My public liability is part of the house insurance.  About two years ago a roof of mine blew off in one of those bad storms and I now have a brand new roof.


----------



## llgon (20 Jan 2016)

Might be a silly question but would it be worth contacting Management company to see if Block policy covers public liability within apartment?


----------



## noproblem (20 Jan 2016)

llgon said:


> Might be a silly question but would it be worth contacting Management company to see if Block policy covers public liability within apartment?

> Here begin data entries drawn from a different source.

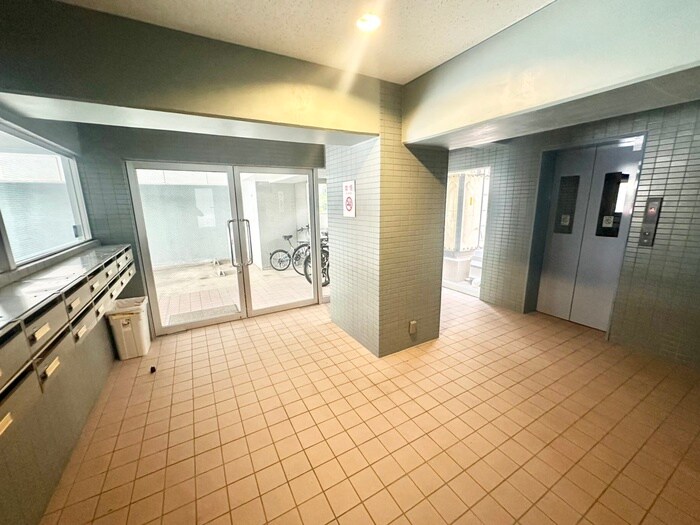 物件外観写真3　(エントランス部分)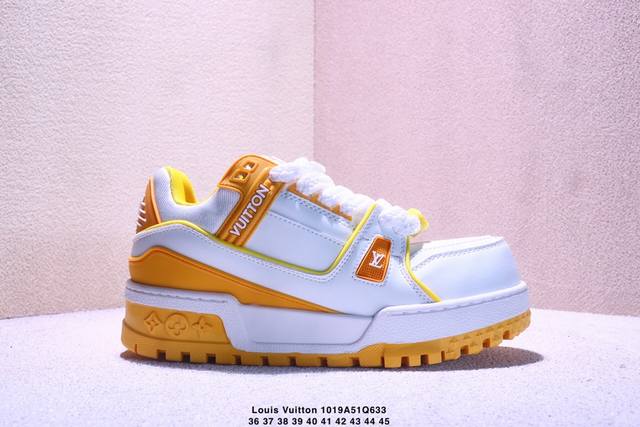 Authentic Louis Vuitton Trainer Sneaker Low, Brand New, Casual Sportswear Style,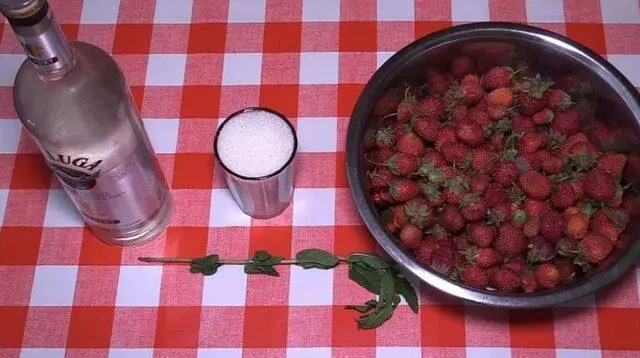 Recipes for making strawberry liqueur, tinctures at home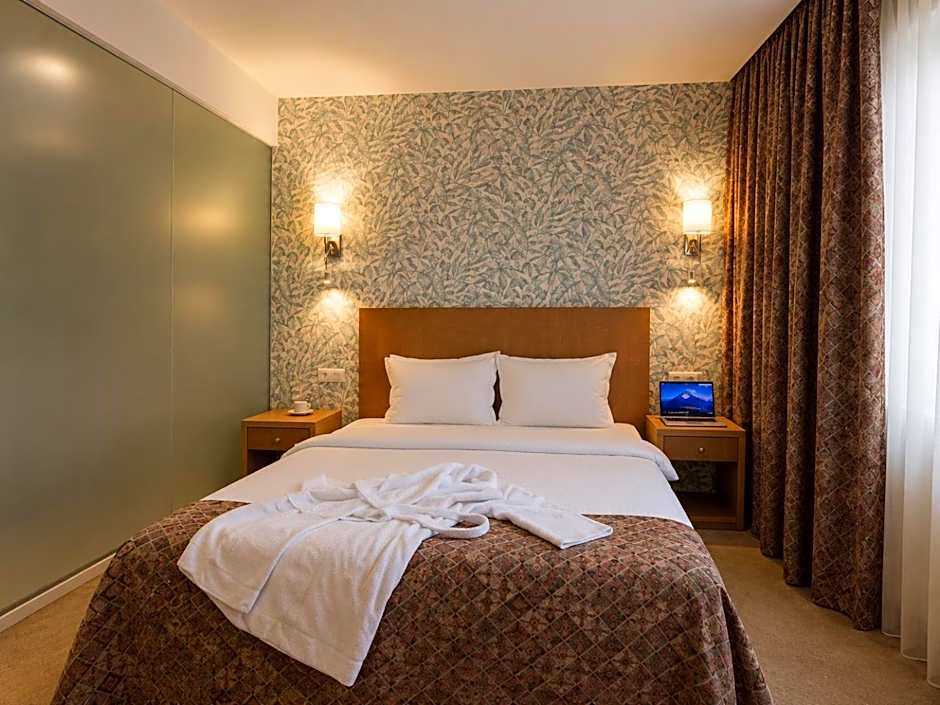 Vitosha Park Hotel - Free Pool & Gym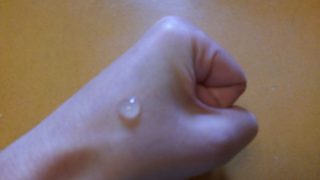 オルビスクリアジェル手に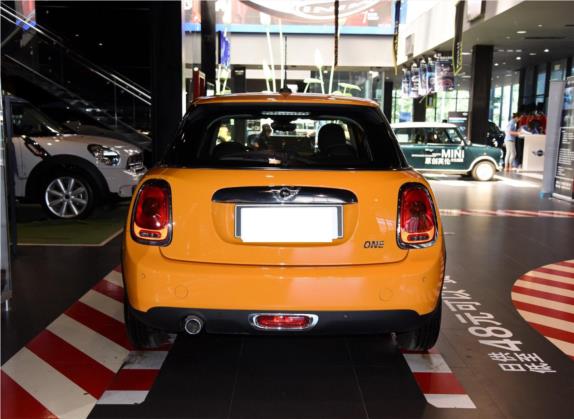 MINI 2015款 1.2T 手动 ONE 五门版 外观   正后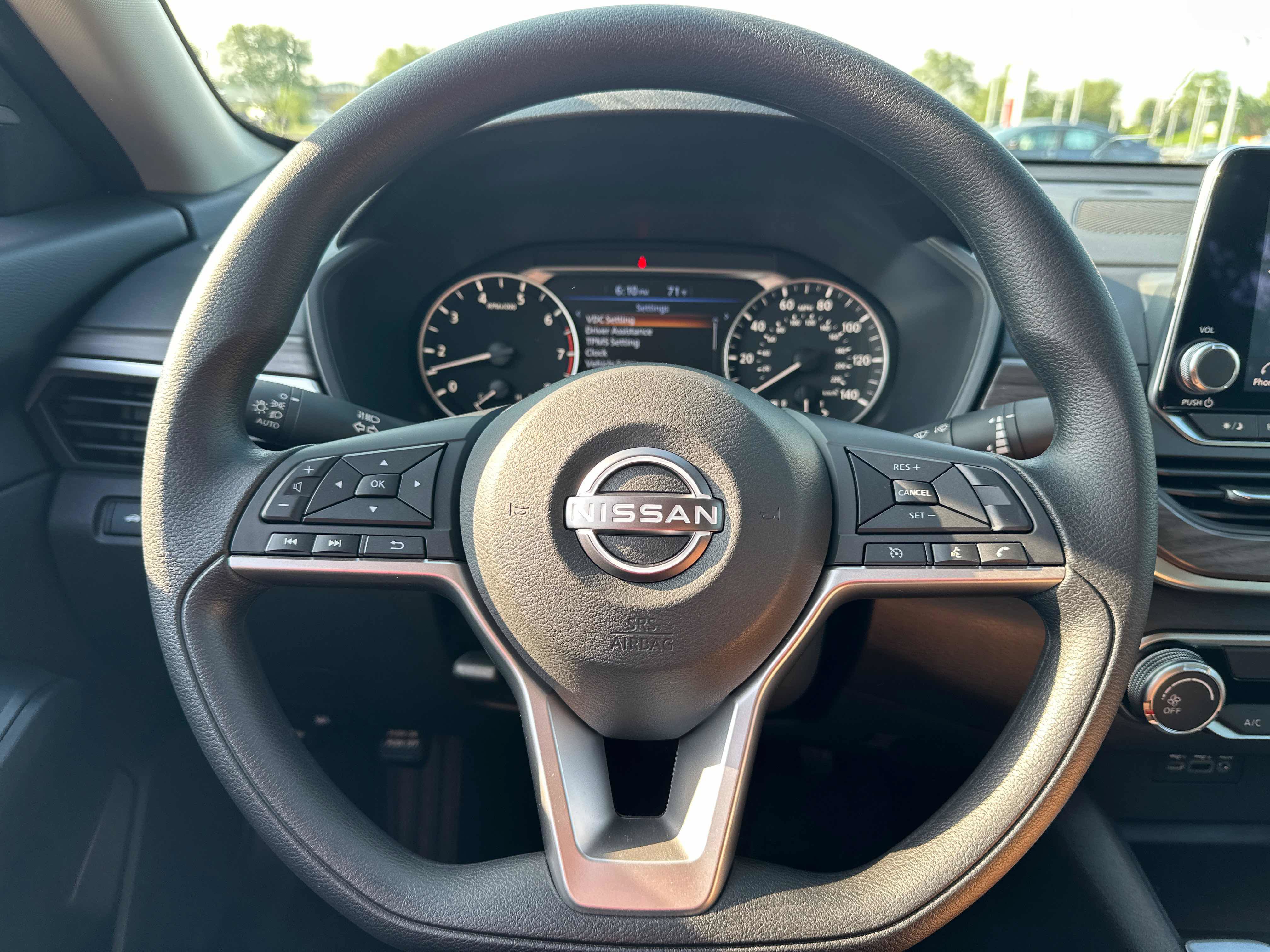 New 2026 Nissan Altima 2.5 SV FWD image 40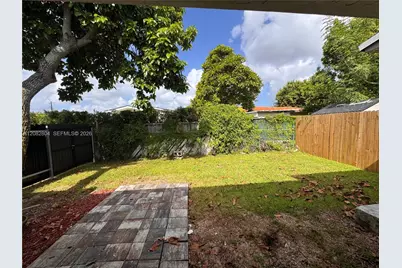 3632 SW 87th Ave #FRONT, Miami, FL 33165 - Photo 14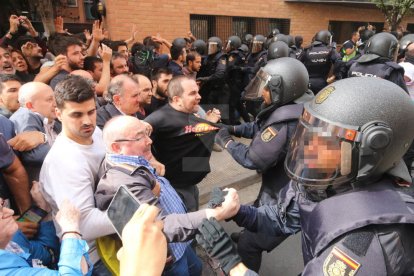 Imatges de les intervencions de Policia Nacional i Guàrdia Civil en col·legis electorals de Lleida.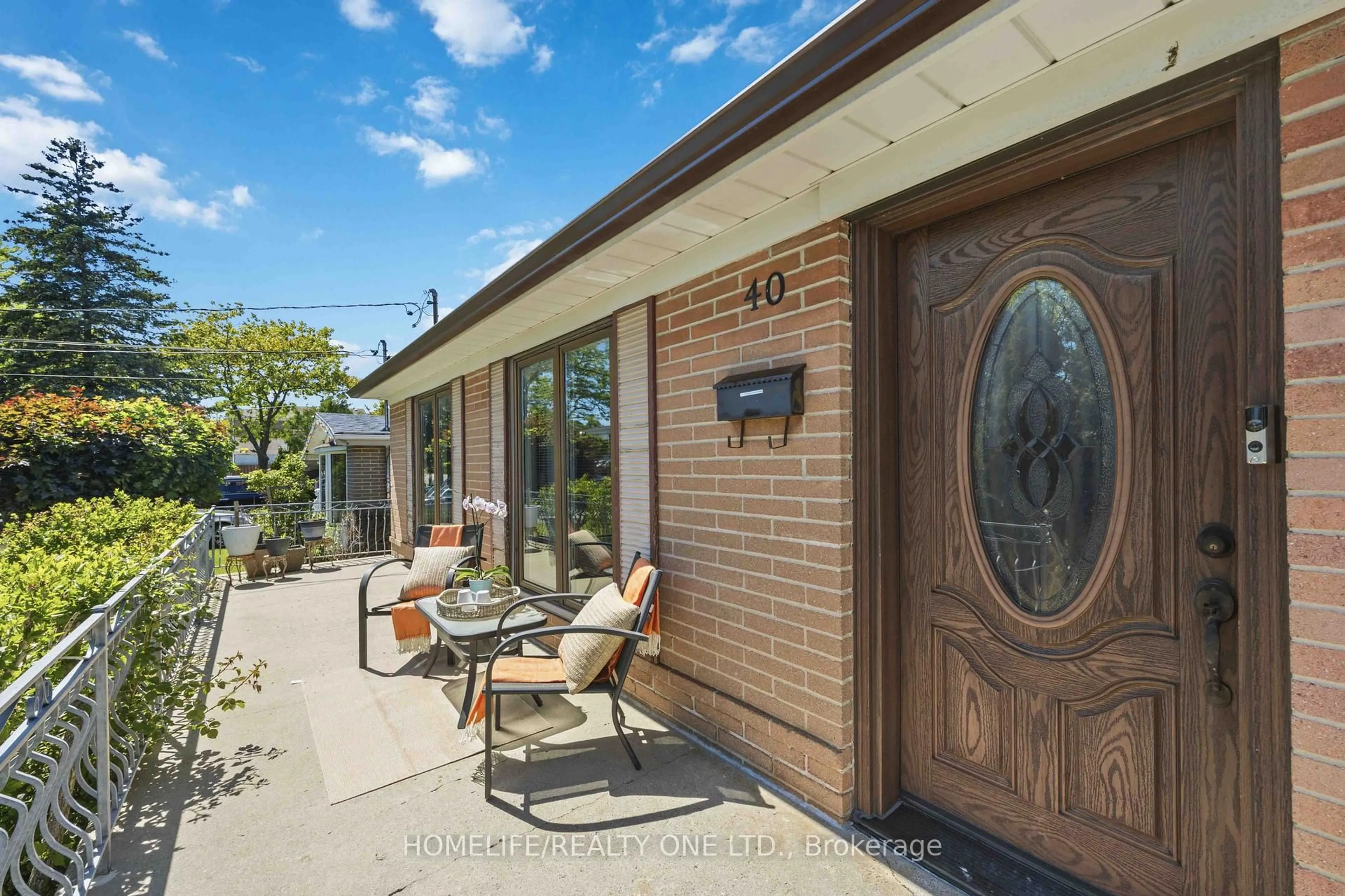Unknown for 40 Wheatsheaf Cres, Toronto Ontario M3N 1P6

You should read a previous post above on landlords liability


----------



## facetious (20 Jan 2016)

llgon said:


> I own an apartment which is rented out, I have taken out no insurance on it.  Buildings insurance covered by management fees, I wouldn't be too concerned about insuring contents, if damage/loss I could cope with it.  My main worry would be liability for accident etc. within apartment, presumably not covered by buildings insurance.  Is it worth taking out policy just for this, I feel I have done everything to comply with regs and create safe environment, would there be any other benefits?  Do insurers sell these policies directly or is it necessary to go through a broker? Thanks


And who pays if you have a burst water pipe in your apartment and that affects the apartment beneath - new flooring, possible repainting not to mention possible hotel expenses for the tenants below as well as your own tenants, plus the damage to your own apartment. Or if your own tenants have a fire in the apartment causing smoke damage to several units. This is not usually covered by the block insurance which is there in case the block falls apart. Also, block insurances very often have a high minimum claim of 5 grand or similar. In any complexes I've lived in, that was the case.

Google "landlord Insurance" should come up with some answers.

And tenants should insure their own property within the apartment.


----------



## llgon (20 Jan 2016)

noproblem said:


> You should read a previous post above on landlords liability


I have read the above post.  I am paying for block insurance through my management fee.  If this covers me fully for public liability I don't want to take out another policy to insure me on the double. That's why I asked the question.


----------



## llgon (20 Jan 2016)

facetious said:


> And who pays if you have a burst water pipe in your apartment and that affects the apartment beneath - new flooring, possible repainting not to mention possible hotel expenses for the tenants below as well as your own tenants, plus the damage to your own apartment. Or if your own tenants have a fire in the apartment causing smoke damage to several units. This is not usually covered by the block insurance which is there in case the block falls apart. Also, block insurances very often have a high minimum claim of 5 grand or similar. In any complexes I've lived in, that was the case.
> 
> Google "landlord Insurance" should come up with some answers.
> 
> And tenants should insure their own property within the apartment.


Maybe you could answer who pays in those scenarios. Googling landlord insurance doesn't provide the answers.


----------



## peteb (21 Jan 2016)

llgon said:


> I have read the above post.  I am paying for block insurance through my management fee.  If this covers me fully for public liability I don't want to take out another policy to insure me on the double. That's why I asked the question.



It doesn't as I've already mentioned above.


----------



## facetious (21 Jan 2016)

llgon said:


> Maybe you could answer who pays in those scenarios. Googling landlord insurance doesn't provide the answers.


I've just googled "landlord Insurance Ireland" and have come up with at least 7 companies who do landlord Insurance. Phone or write to them and see exactly what they offer.

_If your property is insured under a block policy ie an apartment this policy will only cover liability arising from accidents in common areas ie the hall, stairs and landing. It will not cover accidents occurring inside the apartment. For liability cover to apply inside the apartment you must have content insurance but check that it covers liability to the Tenant as well as third parties (visitors, workmen etc.) 
From: http://www.irishlandlord.com/index.aspx?page=infocentre_article_view&id=6_


----------



## llgon (21 Jan 2016)

Thanks again for all the replies, particularly for the two references from Facetious.  Like I said I am going to take out the insurance as a result.  I do want to have the correct cover in place and the reason I have made the queries was to make sure I wasn't doubling up unnecessarily on the insurance.


----------



## Bronte (21 Jan 2016)

Don't forget Ligon it's tax deductable.


----------



## llgon (21 Jan 2016)

Thanks Bronte


----------



## facetious (21 Jan 2016)

Bronte said:


> Don't forget Ligon it's tax deductable.


Tax deductable is all well and fine IF you make a profit.


----------



## KOW (21 Jan 2016)

Have an apartment rented out to South Dublin County Council under the long lease scheme [10yrs] ie the council responsible for all maintenance etc.
Do not have any insurance bar block insurance. Would I still need public liability or is it councils baby? Cheers in advance.


----------



## Ceist Beag (21 Jan 2016)

facetious said:


> Tax deductable is all well and fine IF you make a profit.


Profit has nothing to do with it. Income is what you are offsetting the insurance cost against - not profit.


----------



## facetious (22 Jan 2016)

and some landlord policies will cover loss of rent due to rent arrears, I believe (or that may be only in the UK).


----------



## peteb (22 Jan 2016)

not here they wont.


----------